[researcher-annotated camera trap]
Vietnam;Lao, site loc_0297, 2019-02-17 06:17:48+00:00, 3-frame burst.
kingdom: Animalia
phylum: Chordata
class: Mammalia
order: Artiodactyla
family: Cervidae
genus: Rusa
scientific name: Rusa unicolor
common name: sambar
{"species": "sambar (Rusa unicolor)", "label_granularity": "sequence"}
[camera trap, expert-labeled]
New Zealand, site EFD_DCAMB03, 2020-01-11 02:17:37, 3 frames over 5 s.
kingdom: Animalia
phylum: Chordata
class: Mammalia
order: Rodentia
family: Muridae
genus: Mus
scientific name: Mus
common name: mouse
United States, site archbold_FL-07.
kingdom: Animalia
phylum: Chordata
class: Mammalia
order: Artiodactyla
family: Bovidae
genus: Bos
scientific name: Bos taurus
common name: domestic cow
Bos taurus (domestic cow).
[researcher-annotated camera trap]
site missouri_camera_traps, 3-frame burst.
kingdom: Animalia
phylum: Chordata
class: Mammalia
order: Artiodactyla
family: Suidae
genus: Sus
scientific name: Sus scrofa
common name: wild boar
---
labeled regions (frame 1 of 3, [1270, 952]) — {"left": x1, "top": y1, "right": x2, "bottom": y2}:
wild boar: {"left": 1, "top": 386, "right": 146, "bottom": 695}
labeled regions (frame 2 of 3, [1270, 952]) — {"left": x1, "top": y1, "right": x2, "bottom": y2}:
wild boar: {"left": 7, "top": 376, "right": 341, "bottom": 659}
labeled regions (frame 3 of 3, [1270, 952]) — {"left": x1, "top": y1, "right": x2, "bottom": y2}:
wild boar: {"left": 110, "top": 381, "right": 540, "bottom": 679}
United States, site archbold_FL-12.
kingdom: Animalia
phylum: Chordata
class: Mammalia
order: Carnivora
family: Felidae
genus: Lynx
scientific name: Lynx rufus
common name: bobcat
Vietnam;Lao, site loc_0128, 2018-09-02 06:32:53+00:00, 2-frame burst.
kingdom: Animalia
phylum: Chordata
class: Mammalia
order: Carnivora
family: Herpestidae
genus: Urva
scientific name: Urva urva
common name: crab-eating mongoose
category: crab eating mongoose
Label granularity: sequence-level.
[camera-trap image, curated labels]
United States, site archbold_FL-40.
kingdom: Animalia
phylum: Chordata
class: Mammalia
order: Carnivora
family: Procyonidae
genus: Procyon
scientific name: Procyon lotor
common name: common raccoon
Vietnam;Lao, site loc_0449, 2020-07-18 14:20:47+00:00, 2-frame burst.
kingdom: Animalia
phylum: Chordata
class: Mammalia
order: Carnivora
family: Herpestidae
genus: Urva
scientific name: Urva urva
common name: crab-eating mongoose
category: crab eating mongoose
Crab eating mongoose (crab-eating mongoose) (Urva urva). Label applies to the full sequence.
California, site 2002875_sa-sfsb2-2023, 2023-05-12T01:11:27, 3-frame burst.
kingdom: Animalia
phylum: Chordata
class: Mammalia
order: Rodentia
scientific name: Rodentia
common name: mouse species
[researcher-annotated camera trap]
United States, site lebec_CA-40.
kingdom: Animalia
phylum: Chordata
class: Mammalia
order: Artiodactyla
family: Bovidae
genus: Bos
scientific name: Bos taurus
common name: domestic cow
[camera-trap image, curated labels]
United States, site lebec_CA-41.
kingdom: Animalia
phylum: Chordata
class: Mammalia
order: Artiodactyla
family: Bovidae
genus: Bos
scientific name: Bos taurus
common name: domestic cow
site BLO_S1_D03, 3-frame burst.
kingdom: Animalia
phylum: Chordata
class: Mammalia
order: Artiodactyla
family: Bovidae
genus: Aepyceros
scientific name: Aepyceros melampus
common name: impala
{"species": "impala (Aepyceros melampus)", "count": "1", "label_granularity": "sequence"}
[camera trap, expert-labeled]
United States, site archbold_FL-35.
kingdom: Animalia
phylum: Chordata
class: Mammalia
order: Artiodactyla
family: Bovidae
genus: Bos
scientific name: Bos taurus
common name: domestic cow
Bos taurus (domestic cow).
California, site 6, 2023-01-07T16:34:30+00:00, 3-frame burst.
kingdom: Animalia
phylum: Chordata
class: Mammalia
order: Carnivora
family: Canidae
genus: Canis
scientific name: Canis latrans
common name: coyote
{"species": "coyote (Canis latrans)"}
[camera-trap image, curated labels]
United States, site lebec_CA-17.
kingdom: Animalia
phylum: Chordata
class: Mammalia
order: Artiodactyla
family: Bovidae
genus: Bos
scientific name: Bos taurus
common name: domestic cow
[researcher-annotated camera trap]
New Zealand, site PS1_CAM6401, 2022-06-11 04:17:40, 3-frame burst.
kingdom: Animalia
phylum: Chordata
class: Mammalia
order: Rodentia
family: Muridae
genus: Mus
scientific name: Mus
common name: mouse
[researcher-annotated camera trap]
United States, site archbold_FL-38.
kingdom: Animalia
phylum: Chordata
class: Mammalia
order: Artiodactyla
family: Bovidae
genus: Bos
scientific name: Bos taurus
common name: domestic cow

==================================================

[Exercise requirements]
Every line above with the string "burst" in it needs to be copied.

[Answer area]
Vietnam;Lao, site loc_0297, 2019-02-17 06:17:48+00:00, 3-frame burst.
site missouri_camera_traps, 3-frame burst.
Vietnam;Lao, site loc_0128, 2018-09-02 06:32:53+00:00, 2-frame burst.
Vietnam;Lao, site loc_0449, 2020-07-18 14:20:47+00:00, 2-frame burst.
California, site 2002875_sa-sfsb2-2023, 2023-05-12T01:11:27, 3-frame burst.
site BLO_S1_D03, 3-frame burst.
California, site 6, 2023-01-07T16:34:30+00:00, 3-frame burst.
New Zealand, site PS1_CAM6401, 2022-06-11 04:17:40, 3-frame burst.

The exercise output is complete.